Где было взять мне сто процентов уверенности? Тем более, сто с лишним. С тем самым лишним, что необходимо для успеха.
Каким кошмаром могло предстать
Скрипела лопата. Сыпался песок. Сбивалось натужное дыхание гробокопателя.
Солнце остывало у горизонта. Черные деревья, могильные кресты все плотней обступали нас. Мрачно придвигалась стена надгробий. Казалось, вот эффектный финал: у могилы загубленной кинолюбви задавлен будет бедолага. Он раскаялся слишком поздно и должен быть сброшен рукой
Старый Михалыч продолжал выбрасывать из ямы жирные комья кладбищенской земли. Он уже докопался до песочка. А надгробия все не могли окончательно слиться в сплошную стену.
Впрочем, это слишком красивая развязка: угадывается традиция, отдает немецким затхлым романтизмом. Быть похороненным с любимой в одной могиле, о таком приговоре нынешний литературный герой не может и мечтать — ему в голову не придет. Автор-прагматик (даже раскаиваясь) все равно предпочтет облегченный вариант наказания. А если и применяется к персонажу высшая мера, не смерти он боится, а умирания. Мечтает: ах, если бы уснуть и не проснуться, как просто! Ему не важно, что в том сне приснится, когда покров земного чувства снят.
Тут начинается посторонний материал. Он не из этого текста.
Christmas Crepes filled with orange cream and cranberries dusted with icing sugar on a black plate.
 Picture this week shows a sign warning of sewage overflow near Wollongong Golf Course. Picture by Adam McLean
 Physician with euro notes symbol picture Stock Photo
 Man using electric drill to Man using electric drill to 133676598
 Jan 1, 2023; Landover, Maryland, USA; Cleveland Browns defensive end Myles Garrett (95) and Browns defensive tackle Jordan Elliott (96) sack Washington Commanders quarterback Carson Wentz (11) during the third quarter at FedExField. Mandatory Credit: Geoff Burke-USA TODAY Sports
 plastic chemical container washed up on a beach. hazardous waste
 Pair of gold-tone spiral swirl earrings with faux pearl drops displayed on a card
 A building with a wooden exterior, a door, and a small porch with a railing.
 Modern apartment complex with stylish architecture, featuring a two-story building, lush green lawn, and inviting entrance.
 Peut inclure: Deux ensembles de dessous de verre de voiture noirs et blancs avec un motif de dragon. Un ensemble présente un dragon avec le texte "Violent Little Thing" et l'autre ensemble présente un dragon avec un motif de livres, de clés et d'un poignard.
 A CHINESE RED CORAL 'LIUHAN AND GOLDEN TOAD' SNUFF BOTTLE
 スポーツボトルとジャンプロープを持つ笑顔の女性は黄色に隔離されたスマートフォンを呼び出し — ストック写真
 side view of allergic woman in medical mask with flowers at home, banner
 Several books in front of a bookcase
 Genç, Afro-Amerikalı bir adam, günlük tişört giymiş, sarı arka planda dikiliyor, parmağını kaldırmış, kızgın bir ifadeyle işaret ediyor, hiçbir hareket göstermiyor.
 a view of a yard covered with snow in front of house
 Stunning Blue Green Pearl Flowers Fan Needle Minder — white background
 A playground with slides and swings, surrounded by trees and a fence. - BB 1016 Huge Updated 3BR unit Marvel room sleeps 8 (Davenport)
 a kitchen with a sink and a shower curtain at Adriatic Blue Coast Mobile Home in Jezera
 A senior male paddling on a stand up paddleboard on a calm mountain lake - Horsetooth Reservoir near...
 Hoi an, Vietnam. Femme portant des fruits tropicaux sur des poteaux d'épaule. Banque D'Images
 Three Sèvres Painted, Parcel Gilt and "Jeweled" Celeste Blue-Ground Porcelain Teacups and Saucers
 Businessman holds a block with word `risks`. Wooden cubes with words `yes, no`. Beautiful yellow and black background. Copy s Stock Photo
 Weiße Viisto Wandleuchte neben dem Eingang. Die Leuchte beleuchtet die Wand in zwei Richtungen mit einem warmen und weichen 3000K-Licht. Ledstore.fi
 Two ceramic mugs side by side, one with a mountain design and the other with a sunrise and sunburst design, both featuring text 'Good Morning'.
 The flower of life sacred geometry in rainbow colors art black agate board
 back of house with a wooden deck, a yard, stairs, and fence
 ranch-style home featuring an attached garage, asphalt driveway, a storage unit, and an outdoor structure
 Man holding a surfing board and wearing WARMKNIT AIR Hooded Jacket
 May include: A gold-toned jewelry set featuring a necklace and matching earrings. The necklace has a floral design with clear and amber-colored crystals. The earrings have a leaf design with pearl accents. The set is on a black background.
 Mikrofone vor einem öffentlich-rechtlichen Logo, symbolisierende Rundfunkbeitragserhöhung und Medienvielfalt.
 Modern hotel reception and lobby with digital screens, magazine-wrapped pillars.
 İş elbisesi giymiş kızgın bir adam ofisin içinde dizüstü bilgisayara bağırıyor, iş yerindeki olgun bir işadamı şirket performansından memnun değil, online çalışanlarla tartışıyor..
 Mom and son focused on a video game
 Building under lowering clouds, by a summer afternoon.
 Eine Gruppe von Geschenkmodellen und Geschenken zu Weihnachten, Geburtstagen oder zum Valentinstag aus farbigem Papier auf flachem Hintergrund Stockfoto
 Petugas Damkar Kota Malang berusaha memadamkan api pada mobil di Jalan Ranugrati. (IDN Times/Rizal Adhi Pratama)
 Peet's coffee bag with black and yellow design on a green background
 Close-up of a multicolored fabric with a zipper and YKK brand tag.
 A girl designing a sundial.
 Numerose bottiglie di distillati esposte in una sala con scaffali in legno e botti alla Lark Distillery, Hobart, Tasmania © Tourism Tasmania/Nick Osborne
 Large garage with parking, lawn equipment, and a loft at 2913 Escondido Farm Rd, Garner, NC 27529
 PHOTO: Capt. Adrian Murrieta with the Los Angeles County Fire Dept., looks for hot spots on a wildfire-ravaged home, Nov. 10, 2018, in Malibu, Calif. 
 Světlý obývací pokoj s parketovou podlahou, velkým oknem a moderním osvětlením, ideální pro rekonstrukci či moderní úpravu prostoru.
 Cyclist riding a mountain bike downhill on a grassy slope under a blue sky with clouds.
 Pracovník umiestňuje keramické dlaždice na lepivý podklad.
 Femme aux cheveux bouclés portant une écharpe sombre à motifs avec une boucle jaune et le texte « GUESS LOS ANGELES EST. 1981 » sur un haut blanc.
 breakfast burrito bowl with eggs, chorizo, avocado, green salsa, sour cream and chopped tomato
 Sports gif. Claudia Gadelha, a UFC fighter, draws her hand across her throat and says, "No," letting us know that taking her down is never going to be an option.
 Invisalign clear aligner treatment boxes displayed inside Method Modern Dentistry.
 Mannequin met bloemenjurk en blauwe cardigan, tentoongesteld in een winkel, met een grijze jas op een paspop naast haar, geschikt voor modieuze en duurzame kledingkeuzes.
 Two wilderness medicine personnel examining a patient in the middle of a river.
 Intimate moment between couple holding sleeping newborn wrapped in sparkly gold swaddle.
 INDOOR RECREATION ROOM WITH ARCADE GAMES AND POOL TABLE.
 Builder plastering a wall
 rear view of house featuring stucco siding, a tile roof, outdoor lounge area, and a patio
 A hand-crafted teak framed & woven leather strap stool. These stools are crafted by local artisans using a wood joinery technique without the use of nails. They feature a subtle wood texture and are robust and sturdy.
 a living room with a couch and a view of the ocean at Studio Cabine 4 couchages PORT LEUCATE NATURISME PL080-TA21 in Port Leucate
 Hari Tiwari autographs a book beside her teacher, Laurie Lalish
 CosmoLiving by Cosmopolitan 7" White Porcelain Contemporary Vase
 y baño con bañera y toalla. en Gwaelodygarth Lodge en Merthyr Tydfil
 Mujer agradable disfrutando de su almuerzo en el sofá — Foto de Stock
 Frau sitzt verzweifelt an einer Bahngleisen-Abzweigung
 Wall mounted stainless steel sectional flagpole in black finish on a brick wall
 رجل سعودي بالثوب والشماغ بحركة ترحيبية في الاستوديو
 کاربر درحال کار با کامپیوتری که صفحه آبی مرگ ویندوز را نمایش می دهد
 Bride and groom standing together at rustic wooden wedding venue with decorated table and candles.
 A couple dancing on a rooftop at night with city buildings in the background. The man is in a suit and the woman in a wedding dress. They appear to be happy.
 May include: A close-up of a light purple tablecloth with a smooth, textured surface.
Нет, подобное возмездие наивно. Не казнь, а уступка дилетанту. Я понимал: в заплечном деле сам поднаторел. И потому боялся, что, если, услышав мои сомнения, автор или над ним стоящий мазохист бесплотный, — кто-то из них пожелает закрепить в структуре прозы образ загубленной девы, возьмет и приподнимет крышку гроба: а под ней бледно плесеневое лицо, зеленая струйка жижи сочится из безгубого рта. Что, если…
Нет!
Наверное, в обыденных условиях, в человеческом горе, было бы нетривиально от подобных сомнений сойти с ума. Но в литературном тексте, подчиненном закону единства времени, действия и места, в той форме жизни, которой является поэзия, сумасшествие больше не выход и не ход, а, увы, заигранный трюк. Бессмысленно гадать, что по сути дела есть с ума сошествие, а что уловка: художественное вскрытие, преломление подспудных процессов психики. Разве будет замечена болезнь, разве не посчитают сдвиг в сознании героя за литературный прием, когда сместился лик самой действительности, и мир оказался с мозгами набекрень, когда спускаются с экрана кинолюбимые, чтобы утешить (создателя? читателя? персонажа?), и говорят лишь «да», а кошки бегают по улицам, снуют под колесами автобусов и сапогами гренадеров, впрыгивают с тротуаров в окна верхних этажей, когда ночи солнечные только потому, что сочетание «ч» и «н» завораживает скользящую по бумаге руку, — сладострастие ассонансов, наркота аллитераций диктуют руке возвращение опять и опять, и опять выписывают ею на листе, повторяют знакомые знаки. Здравому смыслу вопреки.
Но тогда (и только тогда!) в семантическом всплеске словес возникает, прорастает и выбивается на свет из природы созвучий, из пресловутого зернышка, росток подлинного смысла.
Однако от смысла событий мы отдалились, разминулись с сюжетом: толкает смятенную мысль страх перед гробом, уводит в путанные рассуждения, — о чем угодно, только бы не о деле. Но пора.
Пора мне могилу вскрывать. Пора семантическому коту прыгать вниз. Пусть с подоконника ирреально и медленно он соскользнет прямо к сапогам стоящего на посту гренадера. При этом, когда лапки передние когтями заскребут асфальт, задние лапки еще не отпустят рассохшуюся доску подоконника. Расстояние от четвертого этажа нормального питерского дома до тротуара не уменьшится, а длина кошачьего тела (ох, простите неотвратимые критики, но…), длина, она нисколько не удлинится. Потрется мой кот о солдатский сапог и скользнет, благополучно минуя колеса автобуса, на противоположную сторону, где давно, словно хитрый дворник с мешком, поджидает его злодей редактор, чтобы… Бедный кот!